Prof Philip Bejon,
Professor of Tropical Medicine, Director of the Wellcome-KEMRIOxford Collaborative Research Programme, Group Head / PI, Consultant Physician and Unit Director, Kenya.
Dr. Bejon first came to Kilifi in 2002 to conduct Phase I and IIb clinical trials of a candidate malaria vaccine based on viral vectors. He returned to the University of Oxford in 2006 to complete specialist clinical training as a clinical lecturer, and then was appointed as a senior fellow in the NIHR Oxford Biomedical Research Centre. These posts allowed him to remain active in malaria research, leading further trials of GSK's candidate malaria vaccine "RTS,S", and as a member of the Malaria Vectored Vaccine Consortium funded to test viral vectored malaria vaccines in several sites in Africa including Kilifi.

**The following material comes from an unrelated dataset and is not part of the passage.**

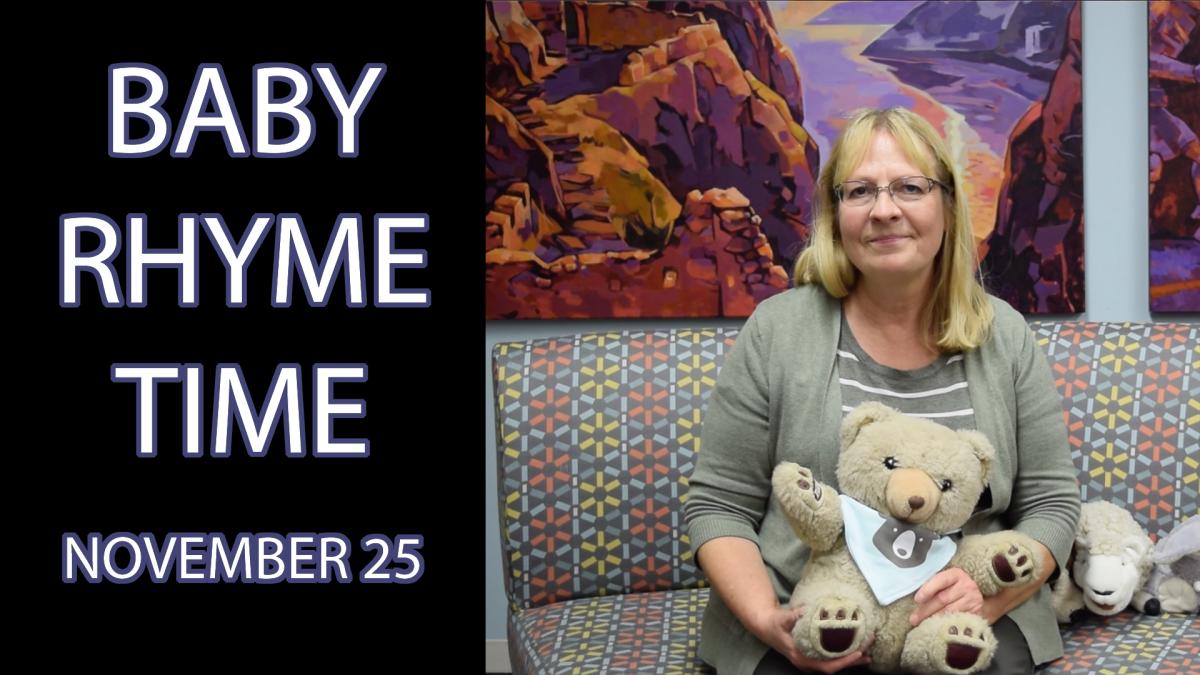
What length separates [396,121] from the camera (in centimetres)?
210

An MRC Clinician-Scientist Fellowship, allowed him to return to be resident full-time in Kilifi in 2013. He became Executive Director of the KEMRI-Wellcome Trust Research Programme in September 2014. He has an interest in the evaluation of malaria vaccines in the field and work with GSK and with colleagues in the Jenner in Oxford on candidate malaria vaccines. His research focuses on determining the impact of heterogeneity of malaria transmission on vaccine efficacy, in examining correlates of protection, and the duration of efficacy. Other epidemiological interests include validating definitions of severe malaria, studies of naturally acquired immunity to malaria, bone infection and osteomyelitis, and over the last few years a developing interest in spatial epidemiology.
Prof Jay Berkley,
Paediatrician and Professor of Paediatric Infection Diseases, Senior Clinical Research Fellow, Group Head / PI, Consultant Physician, Fellow and Supervisor, KEMRI Centre for Geographic Medicine Research – Coast and Wellcome Trust Research Programme in Kilifi, Kenya.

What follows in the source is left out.